WORK INSTRUCTION: Under this line sits a listing. Repeat exactly and only its lines from the one holding "Detail Memotong Gambar" through the one holding "SAGA FOX サガフォックス ファーコート　本毛皮 ブラウン　銀タグ"; skip pictures.

MATERIAL SHOWN:
----
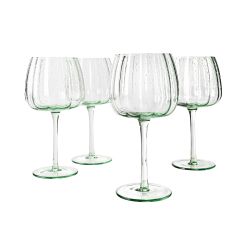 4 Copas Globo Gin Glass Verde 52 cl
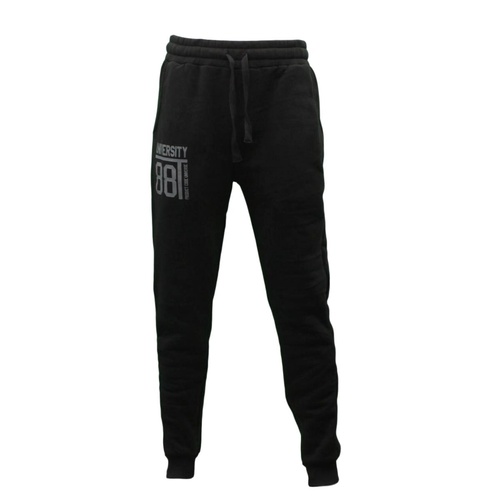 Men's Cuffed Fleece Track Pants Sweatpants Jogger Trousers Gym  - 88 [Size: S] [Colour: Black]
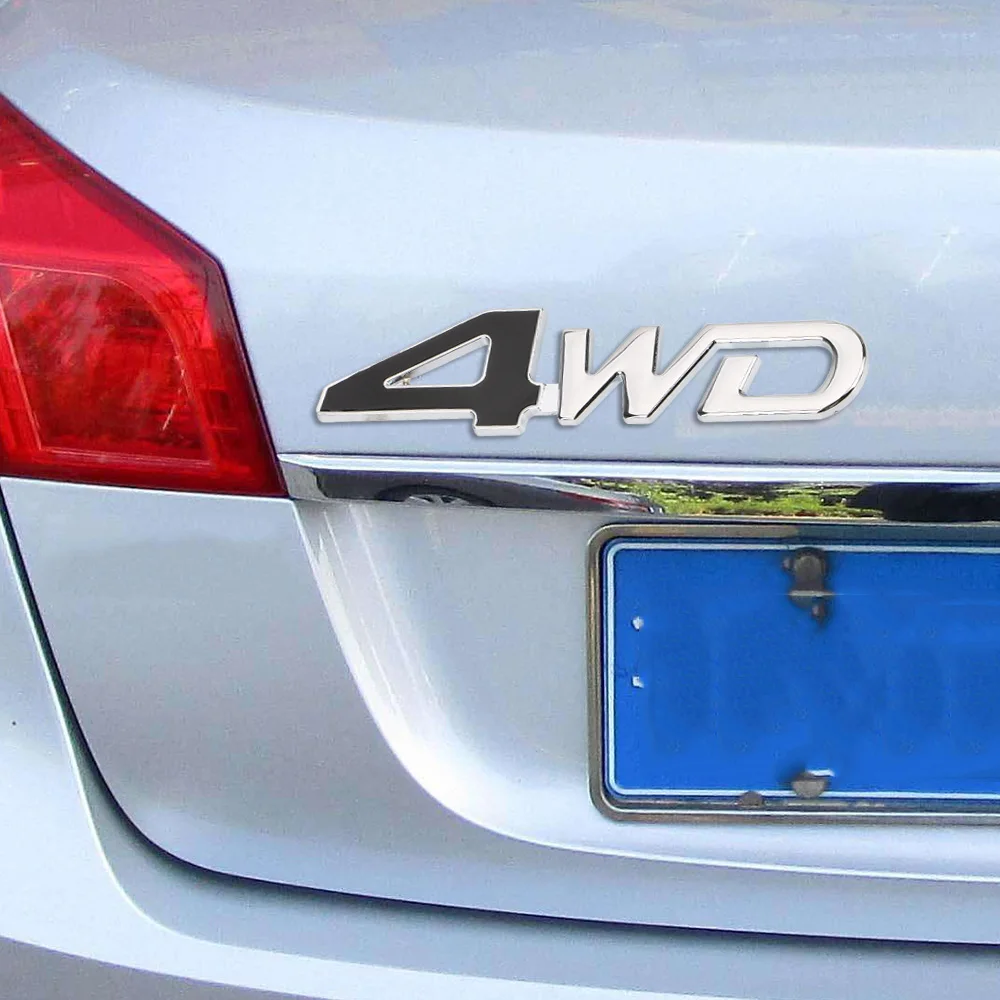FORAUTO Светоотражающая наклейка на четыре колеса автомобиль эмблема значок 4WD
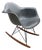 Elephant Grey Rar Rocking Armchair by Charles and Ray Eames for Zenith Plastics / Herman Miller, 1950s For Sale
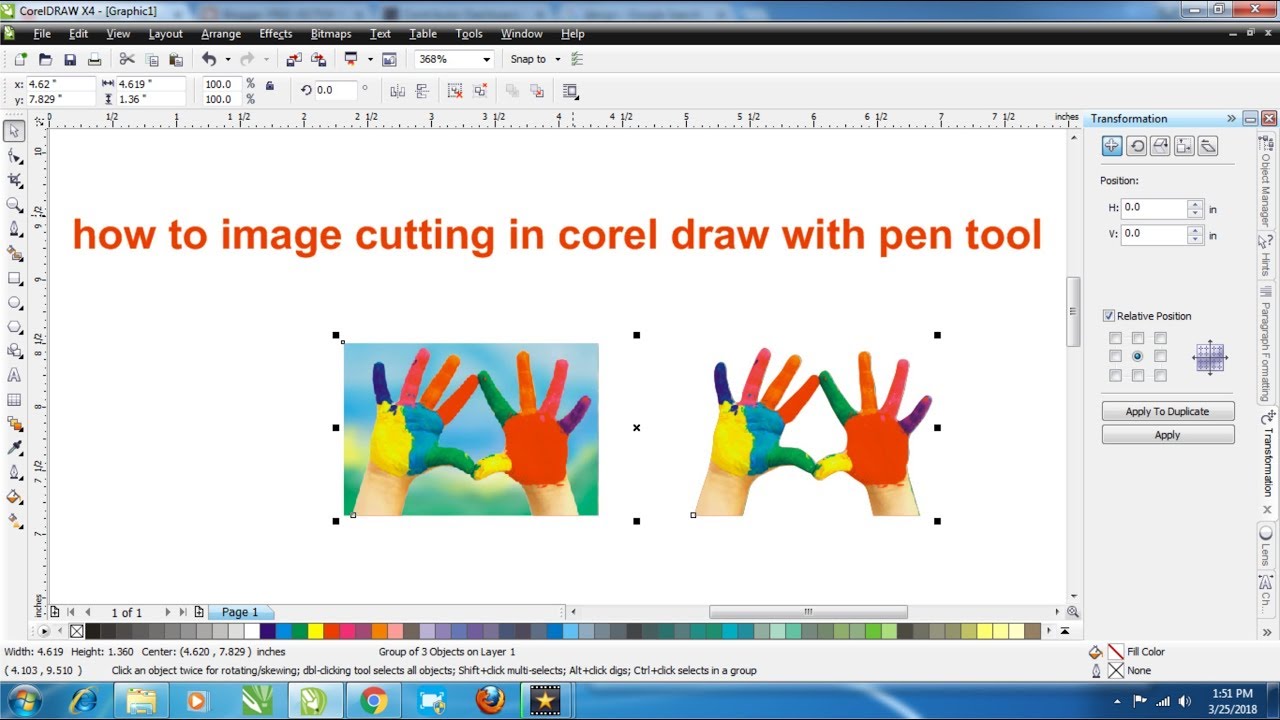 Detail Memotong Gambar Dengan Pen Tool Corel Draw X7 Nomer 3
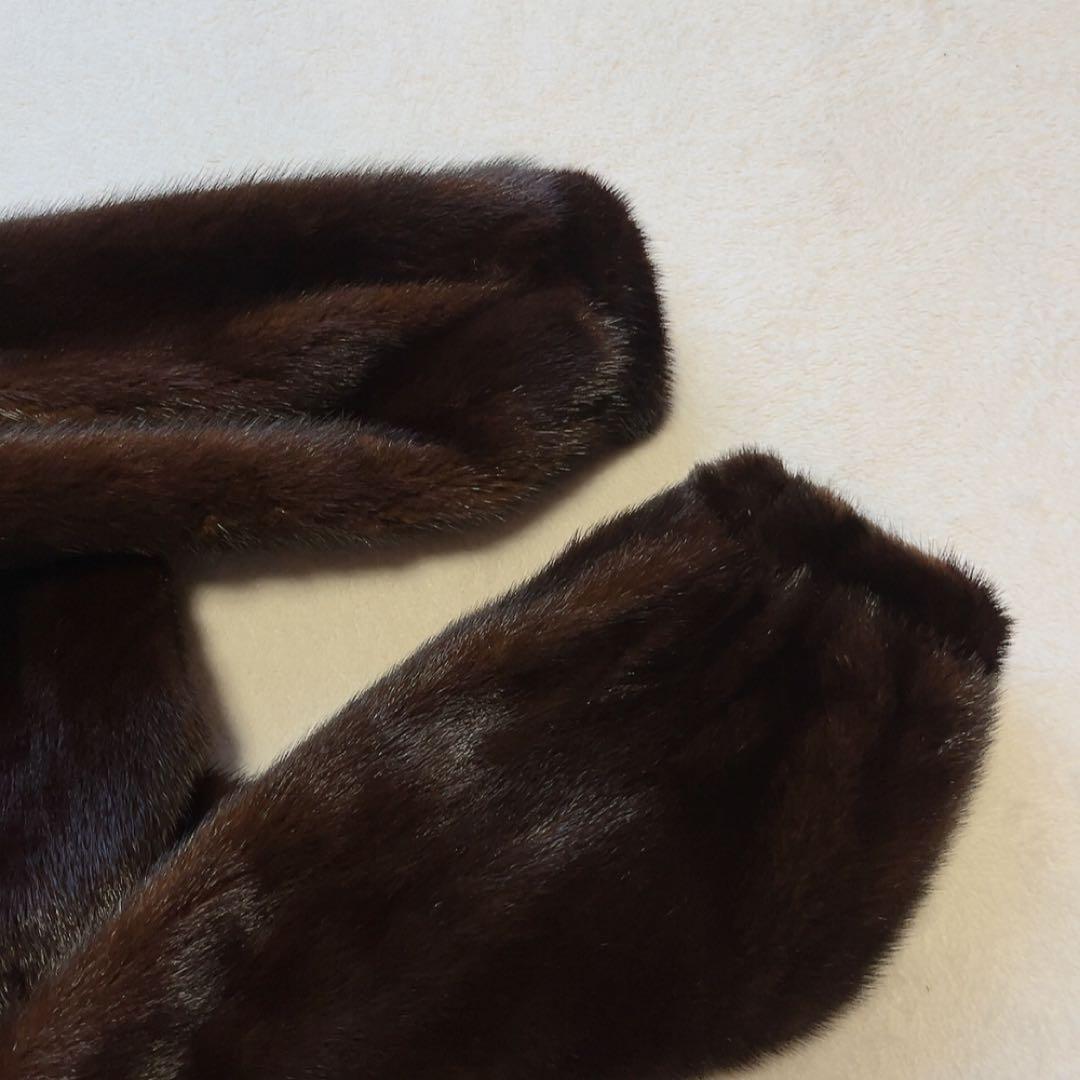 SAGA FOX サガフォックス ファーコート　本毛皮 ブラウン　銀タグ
----
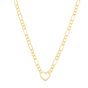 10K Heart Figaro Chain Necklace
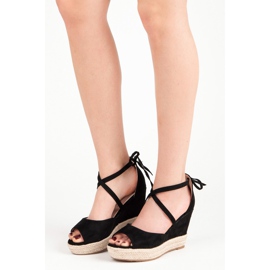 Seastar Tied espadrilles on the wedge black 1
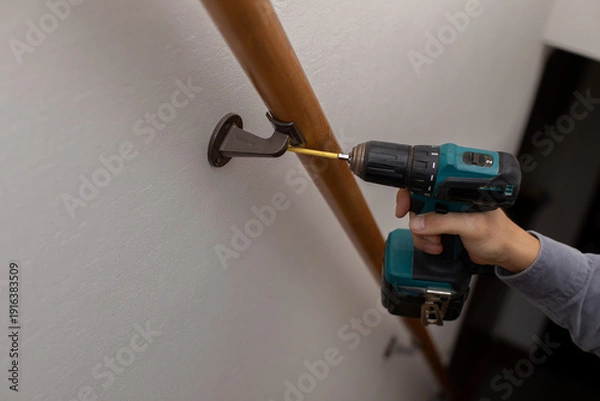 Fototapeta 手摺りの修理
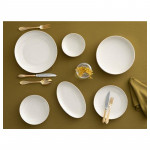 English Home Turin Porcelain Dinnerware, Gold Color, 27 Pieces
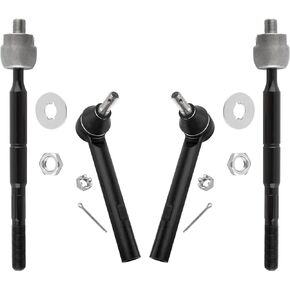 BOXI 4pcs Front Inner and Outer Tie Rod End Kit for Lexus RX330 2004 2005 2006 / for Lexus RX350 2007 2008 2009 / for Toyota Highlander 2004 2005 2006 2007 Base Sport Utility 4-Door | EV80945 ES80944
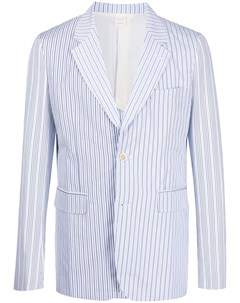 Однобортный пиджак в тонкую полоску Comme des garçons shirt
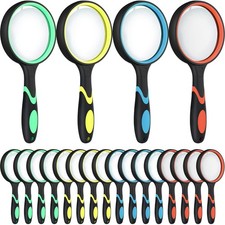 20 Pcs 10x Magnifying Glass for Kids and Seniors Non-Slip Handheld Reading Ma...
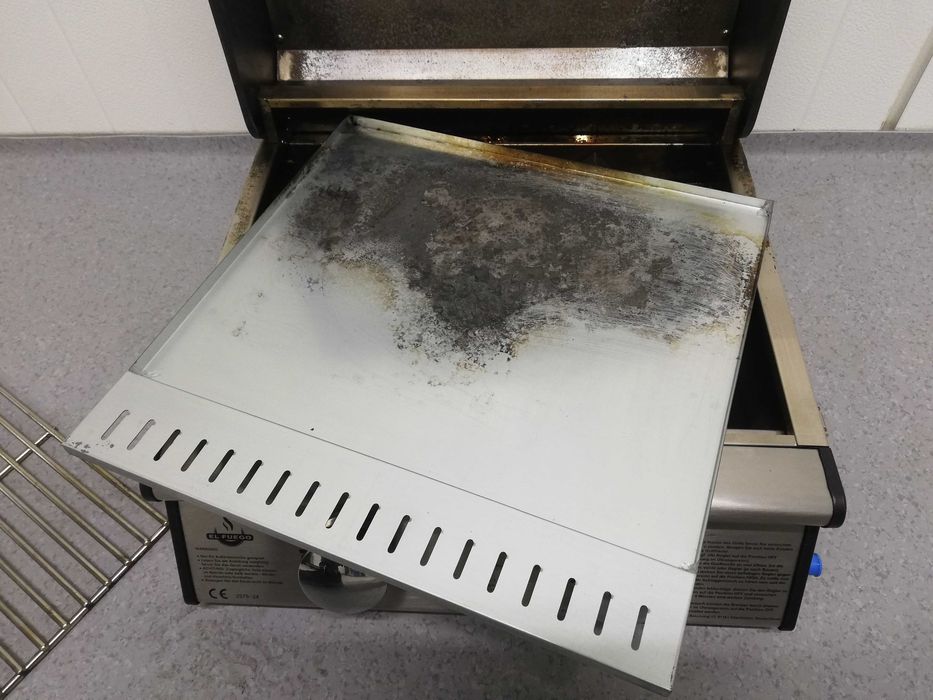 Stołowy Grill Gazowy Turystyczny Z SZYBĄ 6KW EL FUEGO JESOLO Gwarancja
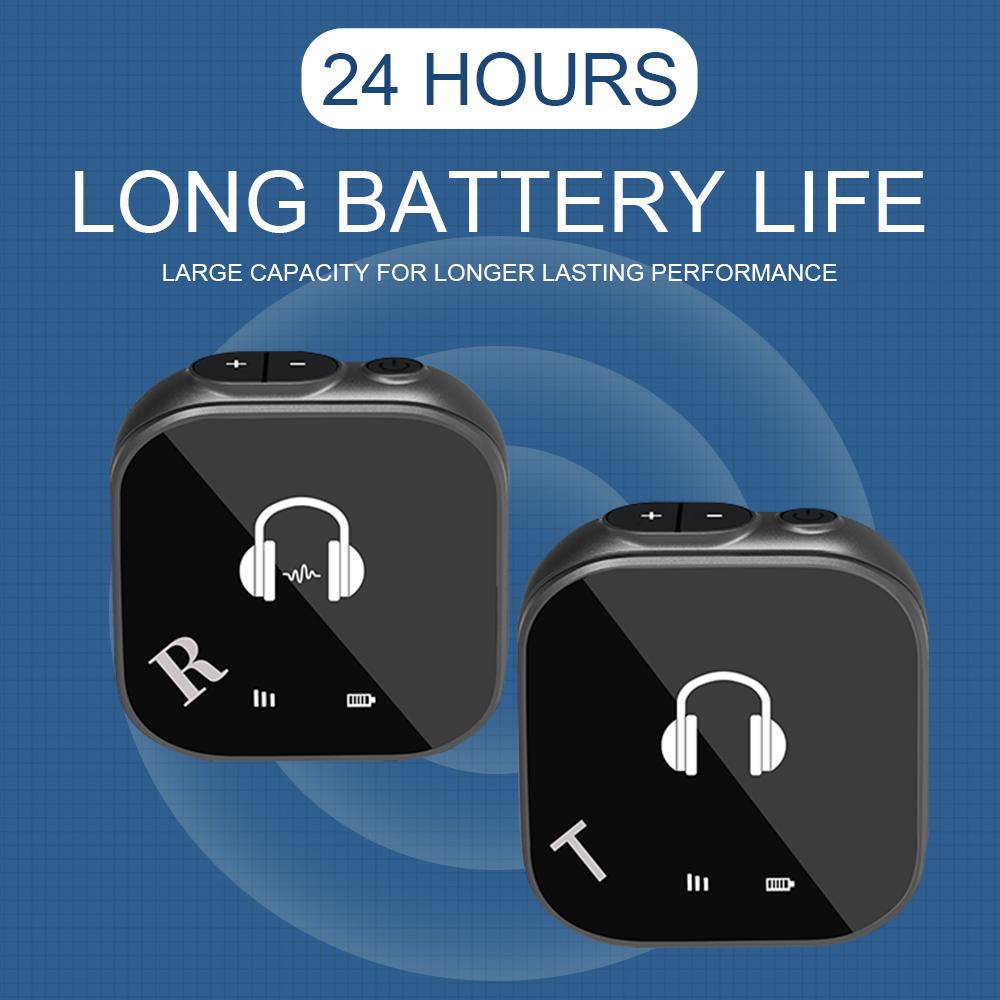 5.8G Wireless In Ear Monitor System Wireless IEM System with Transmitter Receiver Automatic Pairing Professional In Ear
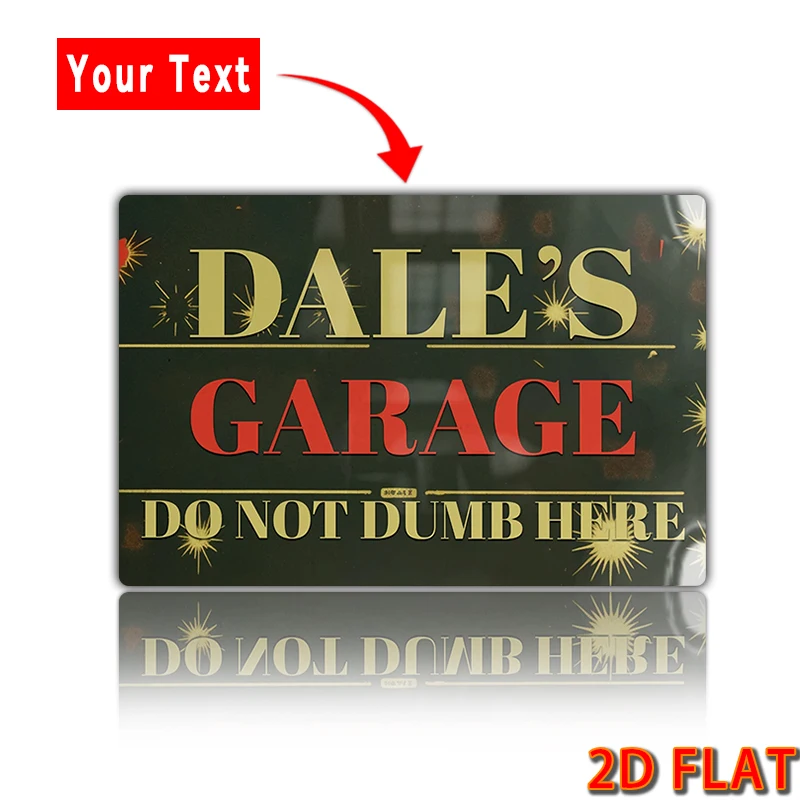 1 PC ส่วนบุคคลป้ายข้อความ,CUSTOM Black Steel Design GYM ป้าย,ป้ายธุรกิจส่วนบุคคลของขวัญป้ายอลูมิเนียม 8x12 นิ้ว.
----
OUTPUT BELOW:
 Detail Memotong Gambar Dengan Pen Tool Corel Draw X7 Nomer 3
 SAGA FOX サガフォックス ファーコート　本毛皮 ブラウン　銀タグ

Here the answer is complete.